A. First point, you could have sold just one or two of the three Apple call options you had instead of all of them and thereby stick with the tranche approach that I use so often. Second, I do not think that there’s “enough fear” to be getting aggressive in Apple after it simply pulled back to where it was trading just a couple weeks ago. You know that I will be pounding the table, jumping up and down and screaming about buying stocks and getting aggressively long when the markets are in panic/fear mode next time. This isn’t it. That said, we have been in a strong bull market and until that changes, it’s possible that AAPL doesn’t pull back any further from here. That’s why I use the tranche approach and patience. Your thought process is great and I’d suggest you just listen to yourself: If you’re wondering if you’re being OCD and myopic, then you probably are.

Cody, I did actually sell the options one at at time. I had already sold one when I asked the question; I sold the second when you responded with your advice and I sold the third a couple days later when AAPL had sold off to around $688.

Q. Cody, might I convince you to start putting relative percentages of your portfolio next to your list of your positions each week? This would probably just work with your common holdings. For example, you say often that AAPL is your biggest play, but I would like to know specifically what percentage of overall exposure you have to it, and how much that declines or increases when you “tranche.” I think doing this with options would be tricky and unnecessary, but for common it would be as simple as you looking at your gross investment, and dividing out a percentage per stock. No need for actual dollar figures obviously. The 1-10 bet the farm number rating system is helpful, but it’s a bit simplistic. We’re not holding you to anything here, we do this at our own peril or fortune, but I would love to see what relative weight you personally invest in these stocks to add more information for my own decisions on how to balance my own portfolio weight.

A. I tend to think that showing “allocation percentages” can be misleading because my own risk profile is vastly different than anybody else’s on here and so is yours. The stocks in the Latest Positions posts are listed by their relative weighting in my own portfolio already, plus I give you a weekly rating from 1-10. Not to I notify you every time I do a trade and we send out a weekly summary of that too!

Q. I am wondering how much of my portfolio I should set aside for options trading as opposed to stock holdings?

## Collected material:

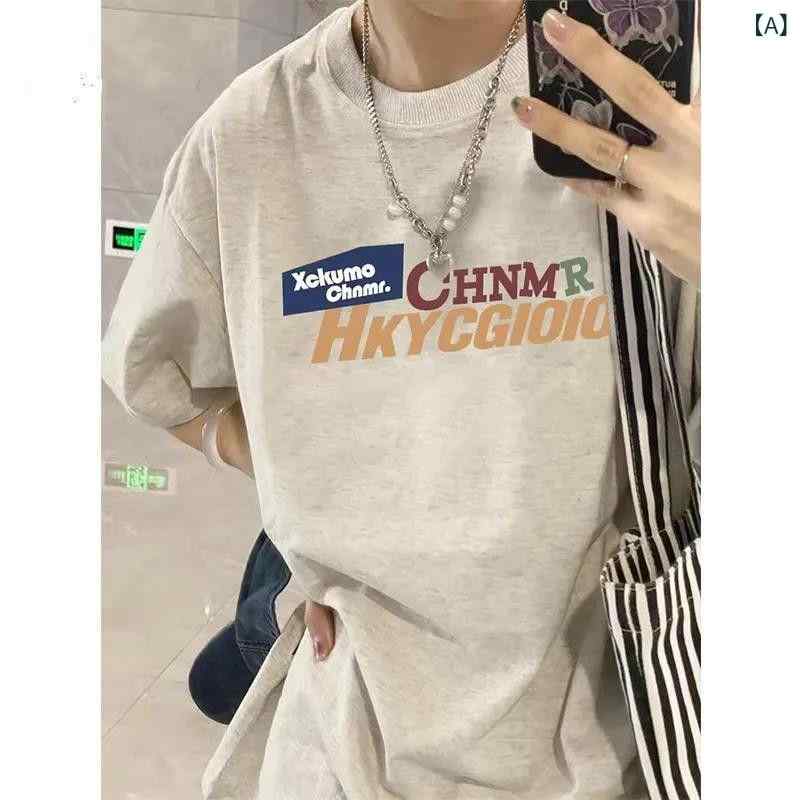 乐天商城 - Tシャツ レディース カットソー 半袖 トップス プルオーバー クルーネック 丸首 綿 コットン 100% 厚手 ビッグシルエット オーバーサイズ ルーズ ドロップショルダー アメリカン ヴィンテージ風 レトロ プリント 白 黒 灰 黒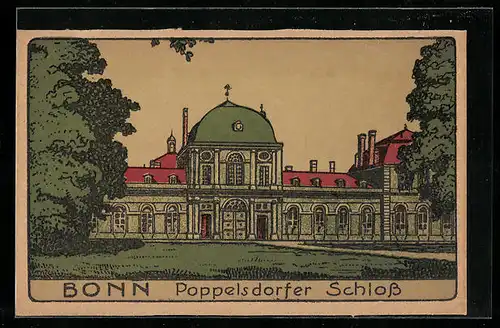 Steindruck-AK Bonn, Poppelsdorfer Schloss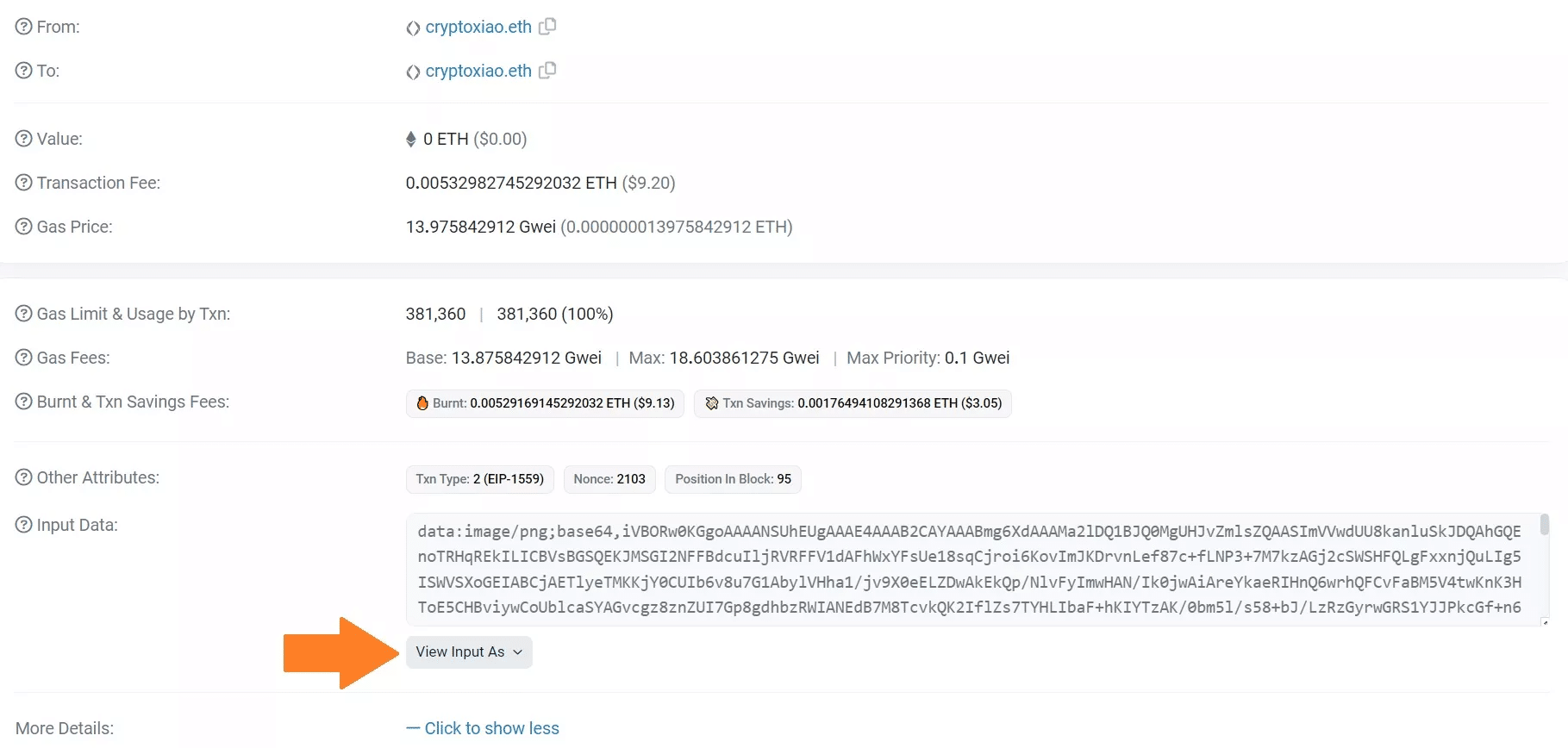 Figure 1 - Example of a registration on Ethereum
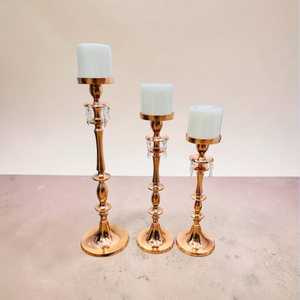 Metal Crystal <b>Candle</b> Stand Set – Rose Gold Pillar <b>Candle</b> Holders for Weddings - Product Image 5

## Exercises to complete:
A: Answer these questions from the investing Q&A, one line each:
(i) Around what price had AAPL sold off when the third option was sold?
(ii) In what order are the stocks in the Latest Positions posts listed?
(iii) What is the range of the weekly rating given for each position?
B: Say whether each statement agrees with the investing Q&A, and quote the words that decide it:
(i) The Apple options were all sold at the same time.
(ii) The reader asking for portfolio percentages wants actual dollar figures.
(iii) The answerer considers allocation percentages potentially misleading.
C: Carry the investing Q&A forward from the last question it shows.

## Task-by-task outputs:
A:
(i) Around $688.
(ii) By their relative weighting in the answerer's own portfolio.
(iii) From 1 to 10.

B:
(i) No: "I had already sold one when I asked the question; I sold the second when you responded with your advice and I sold the third a couple days later"
(ii) No: "No need for actual dollar figures obviously."
(iii) Yes: "I tend to think that showing “allocation percentages” can be misleading"

C:
A. And like my answer about percentage allocation earlier, I’d say that it all depends on your, your income, your career, your future earnings, your potential inheritance, your risk tolerance, your age, your goals and so many other factors. Unless you’re 23 years old and you have a trust fund to support you the rest of your life, I wouldn’t put more than 30% or so of your portfolio into options at any given time and even that is VERY aggressive for most people.

LOL, one of my favorite answers to all legal questions, taught to me by a now deceased law partner and friend: “It depends.” Kicking my self for not knowing that here.

Q. Cody do you think that QE 3 will boost the markets even further than you had predicted before and further fuel your app/ecosystem/smartphone revolution bubble predictions? Not to mention their are still lots of people unwilling to let go of bonds even though yields are at all time lows, might this provide some extra juice?

A. I think QE3 is just another in a long line of overt and covert means of juicing corporate earnings and forcing savers into riskier assets like stocks. I don’t know that it can “boost the markets ever further than I’d predicted” since I’ve been expecting this developing bubble anyway and I sure wouldn’t be surprised an outright crazy equity bubble before it pops again.

Q. “It’s starting to feel like it could get ugly again for the short-term.” Two questions: (1) in your mind’s eye, what does “short term mean?” 2-3 months? and (2) can you give us some general insight on the types of things that drive market psychology? E.g., it makes no sense to me that AAPL is pulling back the way it is with a new product supposedly coming out next month, while GOOG is going through the roof with no obvious catalyst.

A. Short-term is maybe 2-3 weeks and up to 2-3 months. Mid-term is maybe 3-month to 9 months. Long-term maybe is a year or more. Google and Apple have gone up a ton over the last decade as they’ve grown their earnings. The short-term and mid-term fluctuations can drive you nuts. It’s why you have you to trust your analysis and then follow through on it. In this case, buying weakness and selling huge rallies in these two stocks for the last decade has been very winning.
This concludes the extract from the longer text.